Given passage>

·····

Lakkapuram or Punjai Lakkapuram is a Village Panchayat located in Erode district, in the Indian state of Tamil Nadu. Lakkapuram village falls under Modakurichi taluk.

Demographics 
 census, Lakkapuram village had a total population of 9,739 with 4,875 males and 4,864 females. Out of the total population 869 are under 6 years of age. Lakkapuram has a literacy rate of 79.62% which is lower than Tamil Nadu average.

Lakkapuram Hill Temple
Lakkapuram Murugan Temple is one of the famous Hindu temples dedicated to Lord Muruga, located in the city of Erode, on Erode-Karur Highways. Temple named Sempu Malai.

Location
It is about 9 km from Erode Central Bus Terminus, 6 km from Erode Junction and 7 km from Erode Junction Bus station in Tamil Nadu, India. The village is located on the National Highway-381A, where it bisects Erode Ring Road.

Being situated in the southern periphery of Erode, the Erode Municipal Corporation has decided to expand its limit by merging Lakkapuram into its jurisdiction.

Notable Personalities 
Dr.S.VetriVel
Dr. L. M. Ramakrishnan - philanthropist and correspondent B.V.B institutions.

·····

Collected data entries>
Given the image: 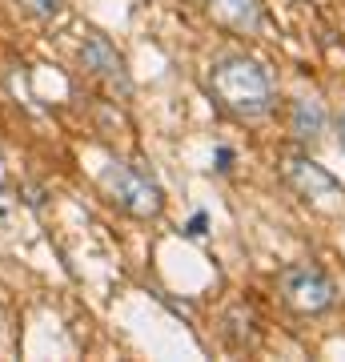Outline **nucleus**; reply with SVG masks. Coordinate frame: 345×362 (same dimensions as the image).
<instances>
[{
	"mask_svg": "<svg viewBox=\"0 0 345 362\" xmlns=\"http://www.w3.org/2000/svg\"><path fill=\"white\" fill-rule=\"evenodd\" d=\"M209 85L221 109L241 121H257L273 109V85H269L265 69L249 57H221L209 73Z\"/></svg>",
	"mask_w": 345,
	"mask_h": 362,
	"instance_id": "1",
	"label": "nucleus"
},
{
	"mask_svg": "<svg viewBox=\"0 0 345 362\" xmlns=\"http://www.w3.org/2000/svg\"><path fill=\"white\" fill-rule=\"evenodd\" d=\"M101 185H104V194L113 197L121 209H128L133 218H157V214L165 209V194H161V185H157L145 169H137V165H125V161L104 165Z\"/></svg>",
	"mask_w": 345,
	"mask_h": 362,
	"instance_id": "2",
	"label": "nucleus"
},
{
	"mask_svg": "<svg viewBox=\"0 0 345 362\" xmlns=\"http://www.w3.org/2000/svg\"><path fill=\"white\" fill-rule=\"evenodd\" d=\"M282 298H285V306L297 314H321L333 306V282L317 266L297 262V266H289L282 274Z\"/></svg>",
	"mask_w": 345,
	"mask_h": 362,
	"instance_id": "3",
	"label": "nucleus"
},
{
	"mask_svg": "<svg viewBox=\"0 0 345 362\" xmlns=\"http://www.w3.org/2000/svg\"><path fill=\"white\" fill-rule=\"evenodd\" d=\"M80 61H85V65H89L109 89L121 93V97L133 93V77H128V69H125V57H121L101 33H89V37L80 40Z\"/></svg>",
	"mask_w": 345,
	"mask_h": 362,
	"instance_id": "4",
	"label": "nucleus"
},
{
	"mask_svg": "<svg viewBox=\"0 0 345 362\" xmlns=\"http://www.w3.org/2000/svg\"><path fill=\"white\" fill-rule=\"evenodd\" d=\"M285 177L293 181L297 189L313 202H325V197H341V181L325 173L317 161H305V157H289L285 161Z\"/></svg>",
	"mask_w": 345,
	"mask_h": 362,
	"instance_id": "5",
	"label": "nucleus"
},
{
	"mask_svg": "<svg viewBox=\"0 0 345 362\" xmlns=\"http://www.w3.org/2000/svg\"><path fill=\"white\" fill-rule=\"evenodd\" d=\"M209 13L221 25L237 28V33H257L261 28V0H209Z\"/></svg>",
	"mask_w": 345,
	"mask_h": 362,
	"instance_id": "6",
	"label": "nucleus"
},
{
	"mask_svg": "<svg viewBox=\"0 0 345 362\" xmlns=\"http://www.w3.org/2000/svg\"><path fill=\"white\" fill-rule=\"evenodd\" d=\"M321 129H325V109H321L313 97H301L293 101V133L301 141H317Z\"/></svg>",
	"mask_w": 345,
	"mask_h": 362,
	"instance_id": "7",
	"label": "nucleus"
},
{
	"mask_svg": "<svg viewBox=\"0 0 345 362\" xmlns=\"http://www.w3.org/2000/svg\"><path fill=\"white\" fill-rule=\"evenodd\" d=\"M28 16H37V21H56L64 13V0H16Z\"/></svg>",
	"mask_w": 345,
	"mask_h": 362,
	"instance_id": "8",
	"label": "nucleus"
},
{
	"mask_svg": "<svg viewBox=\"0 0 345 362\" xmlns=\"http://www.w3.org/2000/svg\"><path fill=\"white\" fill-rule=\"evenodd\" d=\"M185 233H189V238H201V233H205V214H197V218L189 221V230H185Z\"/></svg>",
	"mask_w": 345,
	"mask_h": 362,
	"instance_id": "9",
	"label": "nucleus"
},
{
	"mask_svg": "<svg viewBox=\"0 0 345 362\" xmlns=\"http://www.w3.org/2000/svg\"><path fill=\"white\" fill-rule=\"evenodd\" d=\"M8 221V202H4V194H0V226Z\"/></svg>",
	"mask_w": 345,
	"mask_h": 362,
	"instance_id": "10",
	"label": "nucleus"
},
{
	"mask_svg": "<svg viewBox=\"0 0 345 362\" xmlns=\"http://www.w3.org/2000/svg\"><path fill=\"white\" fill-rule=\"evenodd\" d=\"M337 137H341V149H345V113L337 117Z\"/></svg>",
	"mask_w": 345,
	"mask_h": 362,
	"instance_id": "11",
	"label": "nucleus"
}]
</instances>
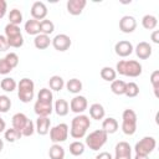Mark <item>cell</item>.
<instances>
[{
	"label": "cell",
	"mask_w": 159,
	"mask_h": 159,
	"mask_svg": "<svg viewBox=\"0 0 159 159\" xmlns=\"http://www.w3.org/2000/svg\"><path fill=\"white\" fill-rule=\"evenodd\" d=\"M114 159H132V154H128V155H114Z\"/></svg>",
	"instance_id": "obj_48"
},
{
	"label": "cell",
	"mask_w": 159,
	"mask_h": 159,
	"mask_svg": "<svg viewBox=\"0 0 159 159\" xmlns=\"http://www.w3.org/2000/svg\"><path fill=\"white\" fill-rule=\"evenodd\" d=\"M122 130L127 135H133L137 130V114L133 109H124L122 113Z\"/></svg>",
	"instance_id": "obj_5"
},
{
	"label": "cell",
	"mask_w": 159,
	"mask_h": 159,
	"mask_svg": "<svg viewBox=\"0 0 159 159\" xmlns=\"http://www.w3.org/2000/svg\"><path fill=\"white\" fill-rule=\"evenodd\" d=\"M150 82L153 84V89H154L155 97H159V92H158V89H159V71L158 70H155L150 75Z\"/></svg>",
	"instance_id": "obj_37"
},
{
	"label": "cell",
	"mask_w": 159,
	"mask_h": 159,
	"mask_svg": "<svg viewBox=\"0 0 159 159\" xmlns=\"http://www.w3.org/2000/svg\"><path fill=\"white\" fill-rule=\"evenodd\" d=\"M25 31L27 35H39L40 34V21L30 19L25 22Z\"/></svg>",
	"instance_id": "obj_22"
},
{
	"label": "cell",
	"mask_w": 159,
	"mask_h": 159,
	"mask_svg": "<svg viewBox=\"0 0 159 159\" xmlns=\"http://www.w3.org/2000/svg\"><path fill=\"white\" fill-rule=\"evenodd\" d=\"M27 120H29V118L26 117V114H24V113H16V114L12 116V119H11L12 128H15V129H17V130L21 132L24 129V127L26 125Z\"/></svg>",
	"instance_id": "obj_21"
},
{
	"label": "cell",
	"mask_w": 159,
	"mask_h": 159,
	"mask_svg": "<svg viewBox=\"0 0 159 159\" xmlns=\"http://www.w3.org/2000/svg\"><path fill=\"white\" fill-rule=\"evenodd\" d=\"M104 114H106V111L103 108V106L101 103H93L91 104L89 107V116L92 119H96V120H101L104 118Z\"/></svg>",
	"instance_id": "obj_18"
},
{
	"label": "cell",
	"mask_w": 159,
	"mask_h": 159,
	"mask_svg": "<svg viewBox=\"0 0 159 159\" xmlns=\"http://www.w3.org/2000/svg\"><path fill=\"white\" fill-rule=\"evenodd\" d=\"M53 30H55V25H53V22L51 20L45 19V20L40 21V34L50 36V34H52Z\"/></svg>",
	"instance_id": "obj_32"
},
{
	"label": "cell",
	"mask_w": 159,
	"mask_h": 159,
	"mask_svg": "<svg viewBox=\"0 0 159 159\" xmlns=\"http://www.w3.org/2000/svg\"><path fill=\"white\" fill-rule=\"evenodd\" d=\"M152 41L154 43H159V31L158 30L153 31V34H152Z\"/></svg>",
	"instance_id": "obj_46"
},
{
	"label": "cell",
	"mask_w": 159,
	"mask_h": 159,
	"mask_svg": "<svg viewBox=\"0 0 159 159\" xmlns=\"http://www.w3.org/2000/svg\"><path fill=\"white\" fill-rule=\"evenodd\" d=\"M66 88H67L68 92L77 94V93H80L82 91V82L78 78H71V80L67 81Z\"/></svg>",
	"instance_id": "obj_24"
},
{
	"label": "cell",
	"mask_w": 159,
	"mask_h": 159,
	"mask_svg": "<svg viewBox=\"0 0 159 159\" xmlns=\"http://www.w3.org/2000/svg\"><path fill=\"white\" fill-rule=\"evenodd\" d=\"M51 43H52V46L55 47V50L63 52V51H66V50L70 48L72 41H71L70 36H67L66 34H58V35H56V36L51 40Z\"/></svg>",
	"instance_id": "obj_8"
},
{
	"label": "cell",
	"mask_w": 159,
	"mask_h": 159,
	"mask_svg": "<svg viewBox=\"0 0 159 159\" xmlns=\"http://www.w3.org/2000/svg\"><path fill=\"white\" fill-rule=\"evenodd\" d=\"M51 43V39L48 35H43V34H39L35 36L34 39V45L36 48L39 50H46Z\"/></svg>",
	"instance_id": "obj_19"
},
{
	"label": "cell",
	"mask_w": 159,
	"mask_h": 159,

·····

Written instruction 1> How would you sum up the Lakkapuram article above in two sentences?
Written instruction 2> According to the Lakkapuram article, what is the Murugan temple named?

Exercise solution 1> Lakkapuram, also called Punjai Lakkapuram, is a village panchayat in Modakurichi taluk of Erode district, Tamil Nadu, with a population of 9,739 and a literacy rate of 79.62%, which is lower than the Tamil Nadu average. It lies on National Highway-381A where it bisects Erode Ring Road, about 9 km from Erode Central Bus Terminus, and the Erode Municipal Corporation has decided to merge it into its jurisdiction.

Exercise solution 2> Sempu Malai.